Mythos Paso­lini. Zum poli­ti­schen Nach­le­ben einer popu­lä­ren Figur

Workshop

1. November 2025
16:30 Uhr
Warburg-Haus Hamburg
Heilwigstr. 116
20249 Hamburg

Organisation:
Dr. Fabien Vitali
Dr. Benjamin Fellmann (Universität Hamburg – Warburg-Haus)

Workshop anlässlich des 50. Todestags von Pier Paolo Pasolini

Die Bilder vom Tatort in Ostia, wo Pier Paolo Pasolini in der Nacht vom 1. auf den 2. November 1975 ermordet wurde, haben sich im kollek­tiven Gedächt­nis einge­prägt wie eine Urszene: Immer wieder muss sie vergegen­wärtigt, immer wieder phan­tasiert werden. Sie bildet die Grund­lage für ein mythi­sches Narrativ, welches Pasolini wieder­aufleben lässt in der Aureole eines radikalen politi­schen Begeh­rens, das er mit seinem Leben bezahlen musste. Dabei schien die Vorstellung der gegen Pasolini einge­setzten Bruta­lität nicht anders ertrag­bar als in einer über­tragenen Form, durch die sein zermar­terter Körper zum Gegen­stand einer sozialen Praxis der Verehrung erhoben wurde. Die verstö­rende Dimen­sion des Ereig­nisses wurde somit über­führt in kultu­rell vertraute Kate­gorien, in einen christ­lichen Bestimmungs­zusammen­hang von Schuld, Opfer und Sühne. In der märtyro­logischen Figu­ration scheint somit auch ein Abwehr­mecha­nismus zur Geltung zu kommen gegen ein in Paso­linis Werk und Leben verfüg­bares Erkenntnis­poten­tial, das – wie Franco Fortini im seinem Nachruf sehr genau schrieb – „so manch erbärm­liche Hoff­nungen und Gewiss­heiten ein­stürzen ließe“.
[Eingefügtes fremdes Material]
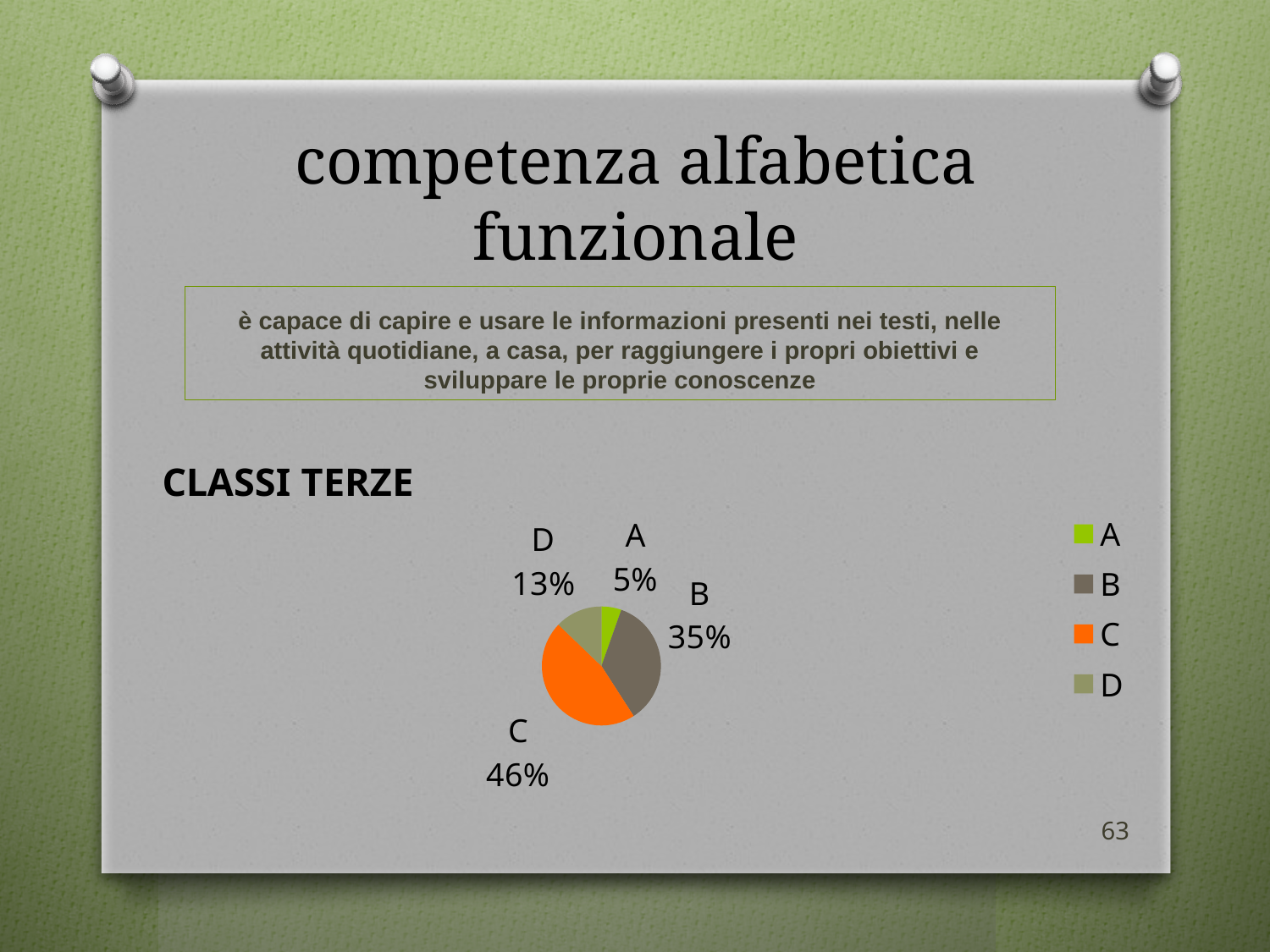
Which slice is the smallest in the pie chart? A What share of the pie does slice D represent? 13% Which slice is the largest in the pie chart? C What kind of chart is shown on the slide? pie chart What share of the pie does slice A represent? 5% What colour is slice C in the pie chart? orange What share of the pie does slice B represent? 35% How many entries does the legend list? 4 Which is larger, slice B or slice D? B What is the difference in percentage points between slices C and B? 11 How many slices does the pie chart have? 4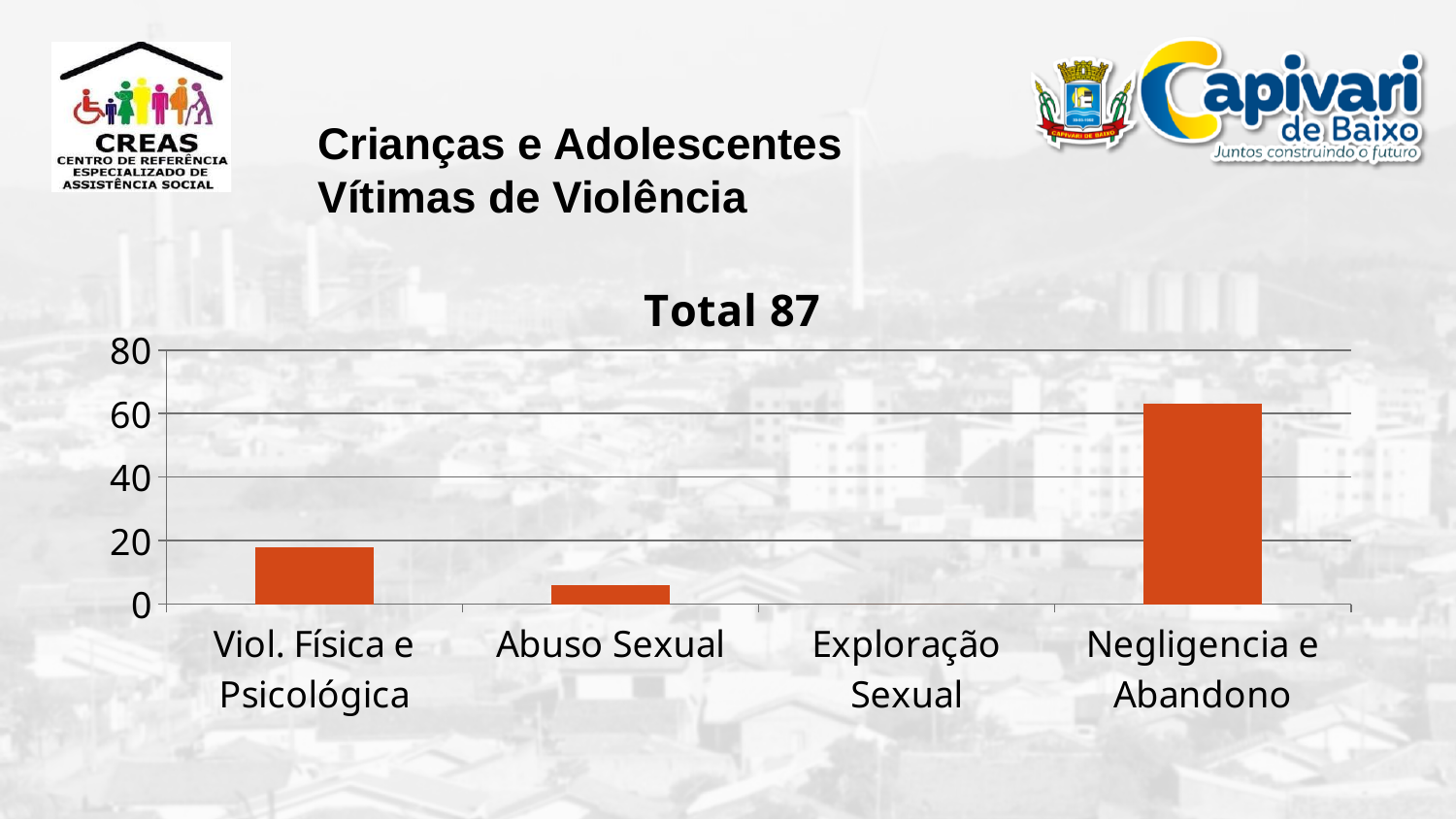
What is the title of the chart? Total 87 Which category has the highest value in the chart? Negligencia e Abandono Is the value for Negligencia e Abandono greater or less than 40? greater Is the value for Abuso Sexual greater or less than 20? less Which category has the lowest value in the chart? Exploração Sexual Is the value for Negligencia e Abandono greater or less than 60? greater Which is larger, the value for Viol. Física e Psicológica or the value for Abuso Sexual? Viol. Física e Psicológica What kind of chart is shown on the slide? bar chart Which is larger, the value for Negligencia e Abandono or the value for Viol. Física e Psicológica? Negligencia e Abandono How many categories are shown on the x axis of the chart? 4 What is the highest value labelled on the vertical axis of the chart? 80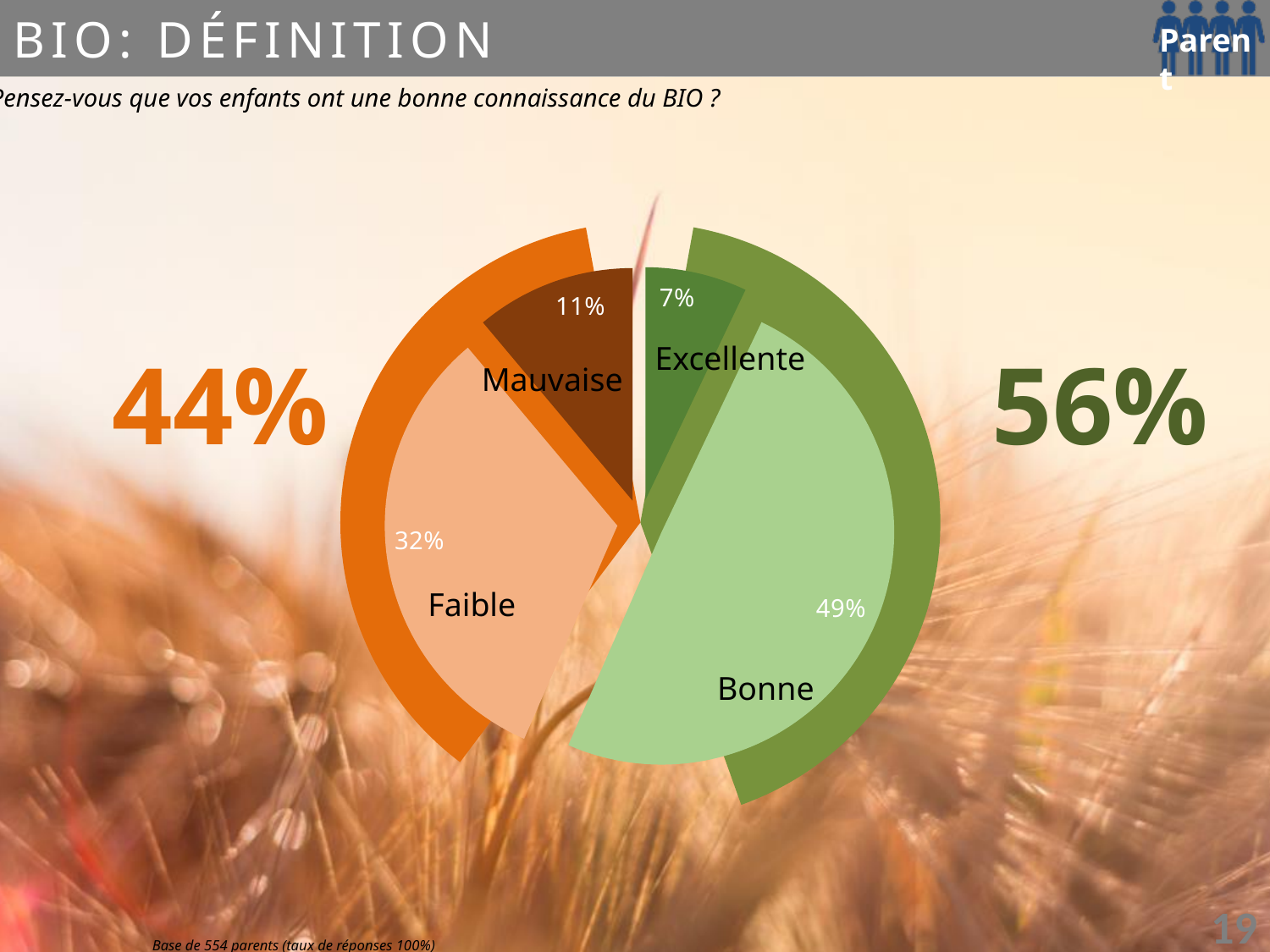
What percentage of parents answered "Bonne"? 49% What percentage of parents answered "Mauvaise"? 11% What combined percentage is shown in green to the right of the pie for the positive responses (Bonne and Excellente)? 56% Which response category has the smallest share of the pie? Excellente What is the difference in percentage points between "Bonne" and "Faible"? 17 Which is larger, the share for "Mauvaise" or the share for "Excellente"? Mauvaise What combined percentage is shown in orange to the left of the pie for the negative responses (Faible and Mauvaise)? 44% What percentage of parents answered "Excellente"? 7% What percentage of parents answered "Faible"? 32% How many slices does the pie chart have? 4 Which response category has the largest share of the pie? Bonne What kind of chart is shown on the slide? pie chart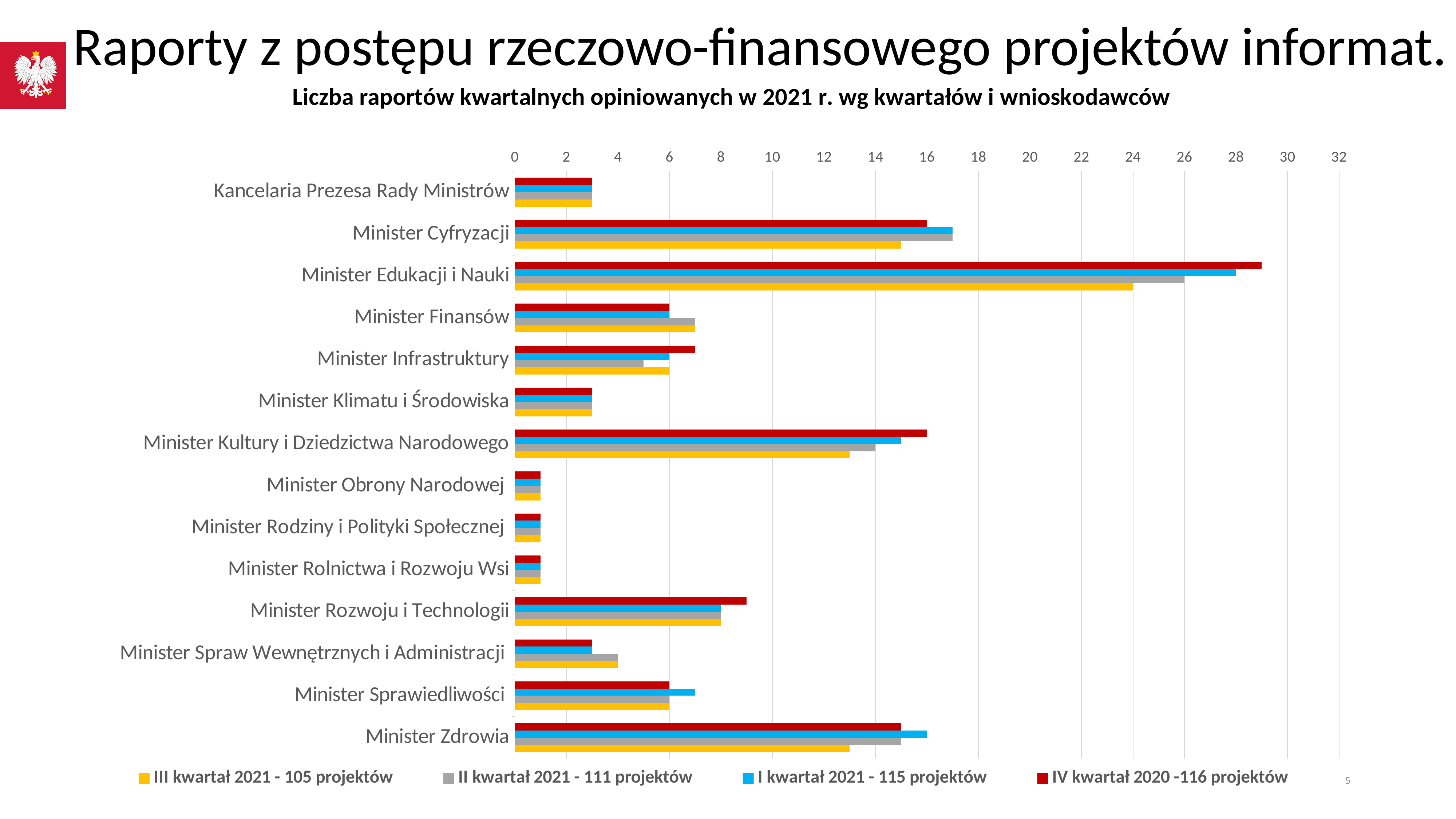
What is the value for Minister Cyfryzacji in the series 'IV kwartał 2020 -116 projektów'? 16 How many series does the legend list? 4 For the series 'I kwartał 2021 - 115 projektów', which is larger: Minister Zdrowia or Minister Sprawiedliwości? Minister Zdrowia What type of chart is shown on the slide? bar chart Which category has the highest value for the series 'IV kwartał 2020 -116 projektów'? Minister Edukacji i Nauki What is the value for Minister Edukacji i Nauki in the series 'I kwartał 2021 - 115 projektów'? 28 What is the difference between the 'I kwartał 2021 - 115 projektów' and 'III kwartał 2021 - 105 projektów' values for Minister Edukacji i Nauki? 4 What is the value for Minister Zdrowia in the series 'I kwartał 2021 - 115 projektów'? 16 Is the value for Minister Edukacji i Nauki in the series 'IV kwartał 2020 -116 projektów' greater or less than 28? greater Which legend entry is shown in yellow? III kwartał 2021 - 105 projektów What is the value for Minister Edukacji i Nauki in the series 'III kwartał 2021 - 105 projektów'? 24 How many applicant categories are shown on the chart? 14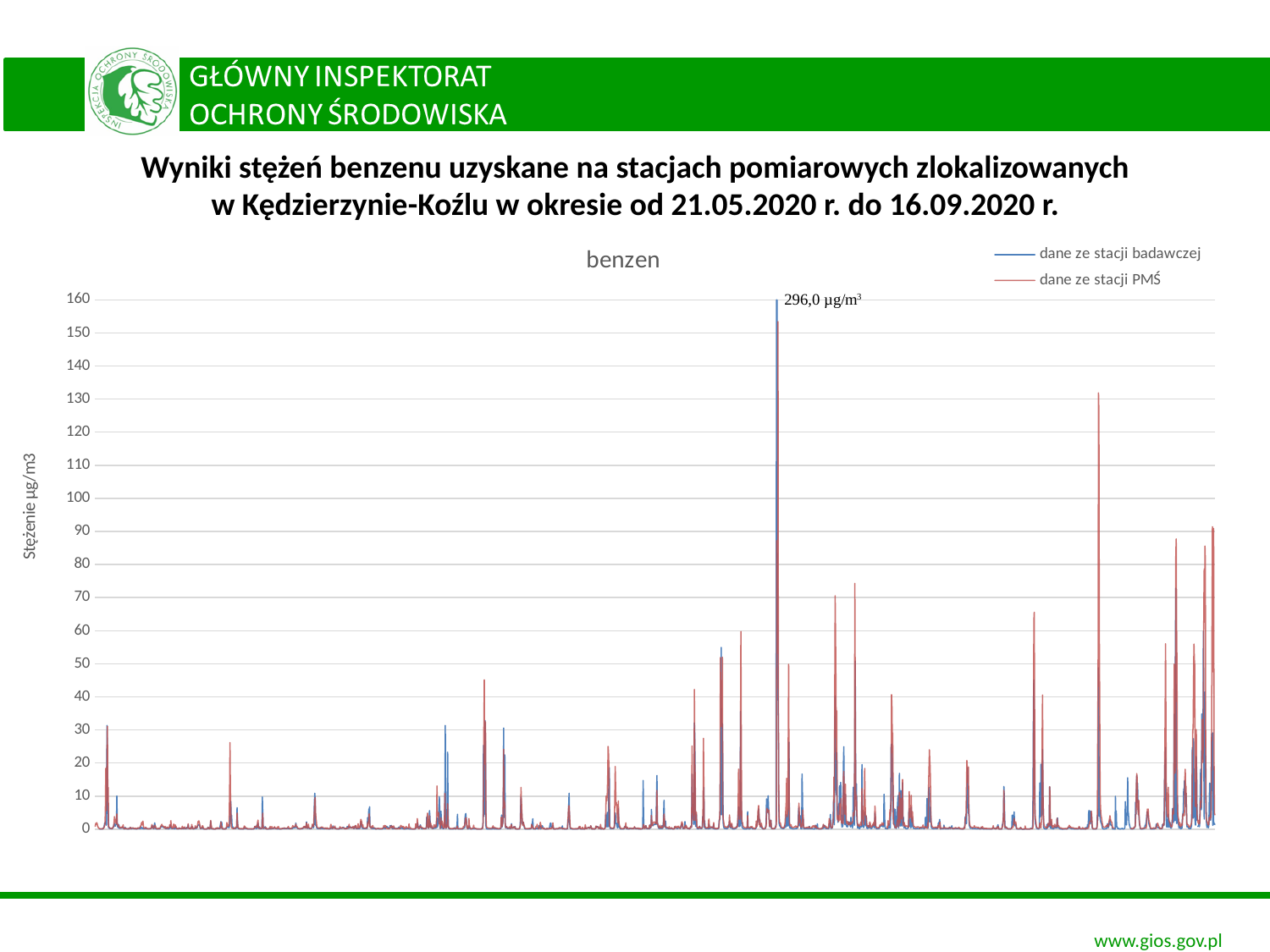
Is the highest red spike in the right part of the chart (near the right edge) greater or less than 80? greater Is the isolated red spike that rises to about the 130 gridline greater or less than 120? greater Is the value of the tallest red spike in the chart greater or less than 100? greater What value is printed as a label next to the tallest peak in the chart? 296,0 µg/m³ What kind of chart is shown on the slide? line chart Which colour is used for the series "dane ze stacji PMŚ"? red What is the title of the chart? benzen How many series does the legend of the chart list? 2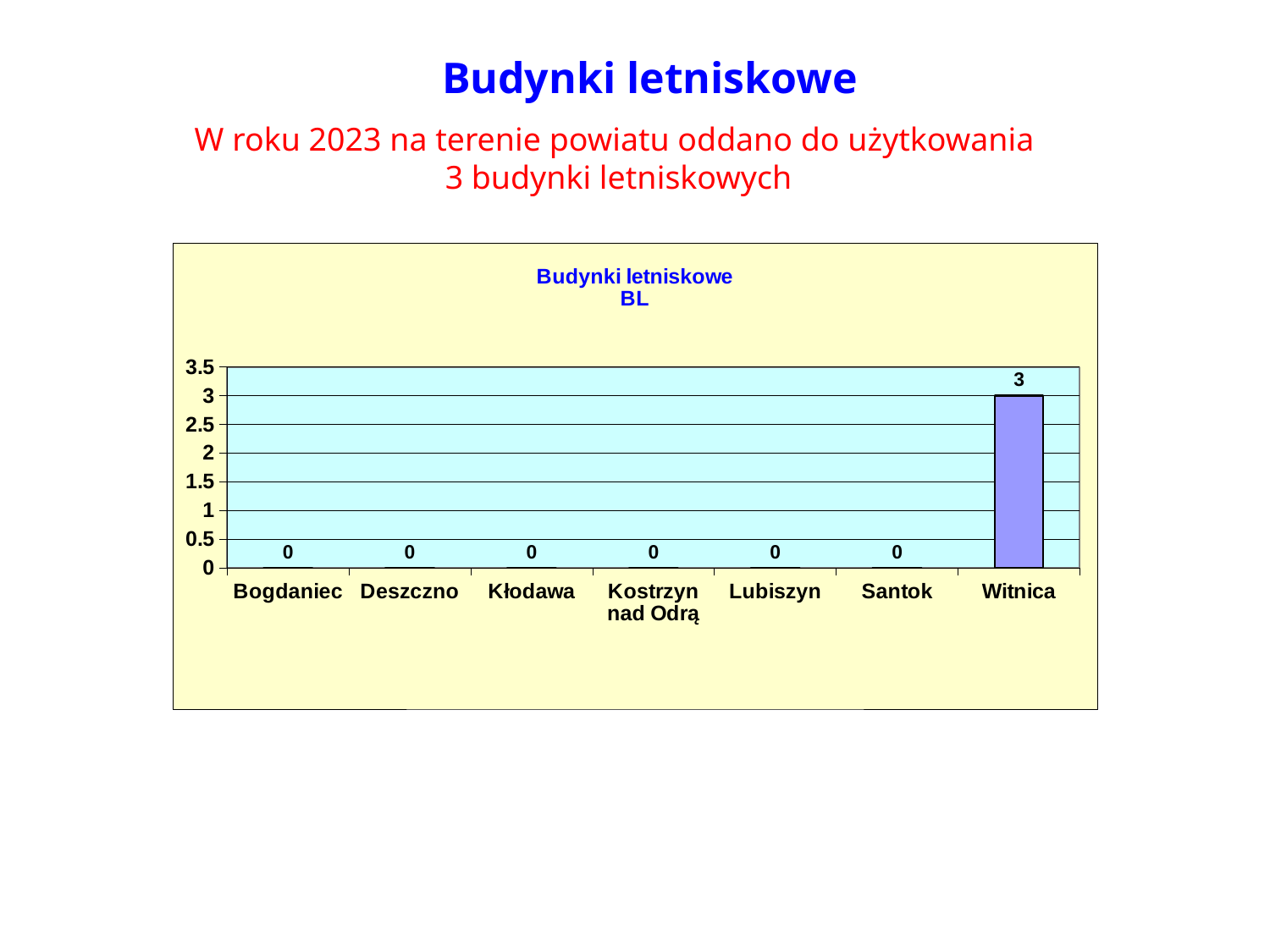
How many categories are shown on the x axis? 7 What is the value for Bogdaniec? 0 What is the value for Kostrzyn nad Odrą? 0 What is the total of all the values shown in the chart? 3 Which category has the highest value? Witnica Is the value for Witnica greater or less than 2? greater What is the value for Witnica? 3 What kind of chart is shown? bar chart What is the difference between the values for Witnica and Santok? 3 What is the title of the chart? Budynki letniskowe BL Which is larger, the value for Witnica or the value for Lubiszyn? Witnica How many categories have a value of 0? 6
Anlässlich des 50. Todestags wollen wir uns den Formen des Umgangs mit Pasolinis Ab- und Nach­leben, sowie mit den zu Grunde liegenden Problem­komplexen, noch einmal zuwenden. Aus­gangs­punkt bilden kurze Bei­träge zu aus­gewähl­ten Arbei­ten aus Kunst sowie Pop­kultur, die auf den Mythos Pasolini refe­rieren, diesen aber auch weiter­schrei­ben und popu­lari­sieren, bzw. in neue Medien über­tragen und so verändern. Der im SFB „Trans­formation des Popu­lären“ unter­suchten Doppel­wertig­keit des Trans­forma­tions­begriffs ent­sprechend, sollen indes nicht nur gegen­stands­imma­nente Verän­derungen, sondern auch die Verän­derungs­kraft, die vom popu­lären Gegen­stand selbst ausgeht, zur Diskussion stehen. Denn hat der Mythos Pasolini in den vergangenen 50 Jahren stets an Beach­tung hinzuge­wonnen, so entfaltet er inzwi­schen eine Eigen­dynamik, durch welche er unge­achtet inhalt­licher oder emischer Kriterien, allein Kraft seines popu­lären Status, gesell­schaft­liche Aus­wirkungen zeitigt. Davon zeugen nicht nur die Ein­zeich­nungen seiner Figur in den öffent­lichen Raum (Topo­nomastik, Street-Art), die Pasolini in der Art eines Orts­heiligen adressieren und eine bestehende geogra­phische Ordnung symbo­lisch doppeln. Auch die politi­schen Konflikte, welche die Popu­larisie­rung des Mythos mitführt, gilt es als Symptom einer den Kern sozialer Ordnungen verletzenden Dynamik zu vergegen­wärtigen.


Eine Veranstaltung des SFB 1472 in Kooperation mit dem Warburg-Haus und der Hamburger Galerie der abseitigen Künste.

Mit Beiträgen von: Gabriella Angheleddu (Hamburg), Sara Codutti (Rom), Karl-Heinz Dellwo (Hamburg), Benjamin Fellmann (Hamburg), Fabien Vitali (Siegen).